PROBLEMS AND TASKS
A - Answer these questions using the ValoMC text:
(i) What two kinds of unstructured mesh can define the simulation geometry?
(ii) At which university is ValoMC being developed?
(iii) What value does the code snippet give for the scattering coefficient, and in what unit?
B - Retype the ValoMC text word for word from "Please see the" to "parallelized using OpenMP.".

TEXT PASSAGE
Please see the full documentation at https://inverselight.github.io/ValoMC/
ValoMC is an open source Monte Carlo code that can simulate the passage of visible and near infrared range photons through a medium. The implementation is based on the photon packet method. The simulation geometry is defined using unstructured (triangular or tetrahedral) mesh. The program solves the photon fluence in the computation domain and the exitance at the domain boundary. It is capable of simulating complex measurement geometries with spatially varying optical parameter distributions and supports several types of light sources as well as intensity modulated light. Furthermore, attention is given to ease of use and fast problem set up with a MATLAB (The MathWorks Inc., Natick, MA) interface. The simulation code is written in C++ and parallelized using OpenMP.
ValoMC is being developed by Aleksi Leino, Aki Pulkkinen, Tuomas Lunttila and Tanja Tarvainen at University of Eastern Finland, Kuopio, Finland.
If you use ValoMC in your work, please reference it with the following citation:
The following MATLAB code snippet sets up and runs a Monte Carlo simulation in a rectangular region
xsize = 10; % width of the region [mm]
ysize = 10; % height of the region [mm]
dh = 1; % discretisation size [mm]
vmcmesh = createRectangularMesh(xsize, ysize, dh);
% Create a light source
% - Set a light source from boundary elements 4 to 7
% - Photons are launched at a random angle so that all angles have a cosinic distribution
vmcboundary.lightsource(4:7) = {'cosinic'};
% Give optical parameters
% - Constant optical parameters are set troughout the medium.
% - Alternatively, optical parameters can set be for each element using indexing
vmcmedium.absorption_coefficient = 0.01; % [1/mm]
vmcmedium.scattering_coefficient = 1.0; % [1/mm]
vmcmedium.scattering_anisotropy = 0.9; % anisotropy parameter g [unitless]
vmcmedium.refractive_index = 1.3; % refractive index [unitless]
% Run the Monte Carlo simulation
solution = ValoMC(vmcmesh, vmcmedium, vmcboundary);
% Plot the solution using MATLAB
patch('Faces',vmcmesh.H,'Vertices',vmcmesh.r,'FaceVertexCData', solution.element_fluence, 'FaceColor', 'flat', 'LineWidth',1.5);
- Obtain the latest source code using git or direct download
git clone https://github.com/InverseLight/ValoMC/
- Open MATLAB and type
addpath('ValoMC/')

RECORDS SUPPLIED
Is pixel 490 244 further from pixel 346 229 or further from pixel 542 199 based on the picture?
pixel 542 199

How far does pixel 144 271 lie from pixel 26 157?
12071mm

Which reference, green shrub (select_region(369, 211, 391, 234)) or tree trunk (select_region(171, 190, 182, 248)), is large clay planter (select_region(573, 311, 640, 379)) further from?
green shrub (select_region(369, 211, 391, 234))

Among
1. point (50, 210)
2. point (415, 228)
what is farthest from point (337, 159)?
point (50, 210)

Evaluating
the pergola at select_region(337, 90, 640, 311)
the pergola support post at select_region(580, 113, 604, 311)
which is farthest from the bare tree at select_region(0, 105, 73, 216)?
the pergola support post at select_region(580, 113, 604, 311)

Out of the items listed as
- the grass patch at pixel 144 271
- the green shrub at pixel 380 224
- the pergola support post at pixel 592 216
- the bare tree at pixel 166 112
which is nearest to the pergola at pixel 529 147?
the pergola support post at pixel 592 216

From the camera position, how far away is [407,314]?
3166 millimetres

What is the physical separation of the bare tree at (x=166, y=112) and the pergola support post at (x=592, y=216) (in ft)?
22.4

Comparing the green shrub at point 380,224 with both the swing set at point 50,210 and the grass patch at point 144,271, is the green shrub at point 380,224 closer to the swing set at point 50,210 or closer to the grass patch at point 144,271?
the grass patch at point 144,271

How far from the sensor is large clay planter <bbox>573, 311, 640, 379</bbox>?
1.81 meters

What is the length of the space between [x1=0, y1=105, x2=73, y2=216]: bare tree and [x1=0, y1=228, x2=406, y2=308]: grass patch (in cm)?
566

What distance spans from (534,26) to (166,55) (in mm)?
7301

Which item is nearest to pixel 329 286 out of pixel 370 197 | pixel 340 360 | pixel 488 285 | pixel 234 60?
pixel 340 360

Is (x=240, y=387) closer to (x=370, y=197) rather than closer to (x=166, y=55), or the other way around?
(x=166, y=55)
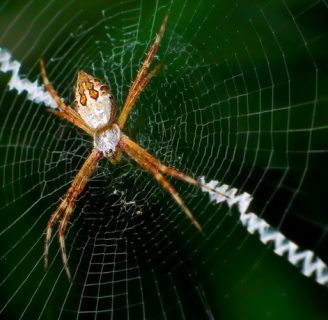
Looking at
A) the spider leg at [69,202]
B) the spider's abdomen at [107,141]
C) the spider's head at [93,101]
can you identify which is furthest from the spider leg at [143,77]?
the spider leg at [69,202]

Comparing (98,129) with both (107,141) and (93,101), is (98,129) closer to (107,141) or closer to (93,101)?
(107,141)

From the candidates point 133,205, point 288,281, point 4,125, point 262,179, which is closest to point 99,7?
point 4,125

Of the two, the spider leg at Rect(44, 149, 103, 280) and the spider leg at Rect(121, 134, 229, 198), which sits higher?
the spider leg at Rect(121, 134, 229, 198)

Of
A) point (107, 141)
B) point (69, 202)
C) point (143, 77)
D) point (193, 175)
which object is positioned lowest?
point (69, 202)

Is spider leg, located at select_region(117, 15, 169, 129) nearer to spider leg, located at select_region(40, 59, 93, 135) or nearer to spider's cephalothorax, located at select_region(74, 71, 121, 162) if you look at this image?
spider's cephalothorax, located at select_region(74, 71, 121, 162)

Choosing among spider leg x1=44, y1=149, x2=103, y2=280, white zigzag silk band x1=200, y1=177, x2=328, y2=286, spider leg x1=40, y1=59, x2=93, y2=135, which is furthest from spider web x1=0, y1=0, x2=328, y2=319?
spider leg x1=40, y1=59, x2=93, y2=135

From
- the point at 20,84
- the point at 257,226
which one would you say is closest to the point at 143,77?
the point at 20,84

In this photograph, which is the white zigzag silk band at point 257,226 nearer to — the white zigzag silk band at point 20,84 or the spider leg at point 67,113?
the white zigzag silk band at point 20,84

ANSWERS TO THE PROBLEMS
A -
(i) Triangular or tetrahedral mesh.
(ii) University of Eastern Finland, Kuopio, Finland.
(iii) 1.0, in 1/mm.

B -
Please see the full documentation at https://inverselight.github.io/ValoMC/
ValoMC is an open source Monte Carlo code that can simulate the passage of visible and near infrared range photons through a medium. The implementation is based on the photon packet method. The simulation geometry is defined using unstructured (triangular or tetrahedral) mesh. The program solves the photon fluence in the computation domain and the exitance at the domain boundary. It is capable of simulating complex measurement geometries with spatially varying optical parameter distributions and supports several types of light sources as well as intensity modulated light. Furthermore, attention is given to ease of use and fast problem set up with a MATLAB (The MathWorks Inc., Natick, MA) interface. The simulation code is written in C++ and parallelized using OpenMP.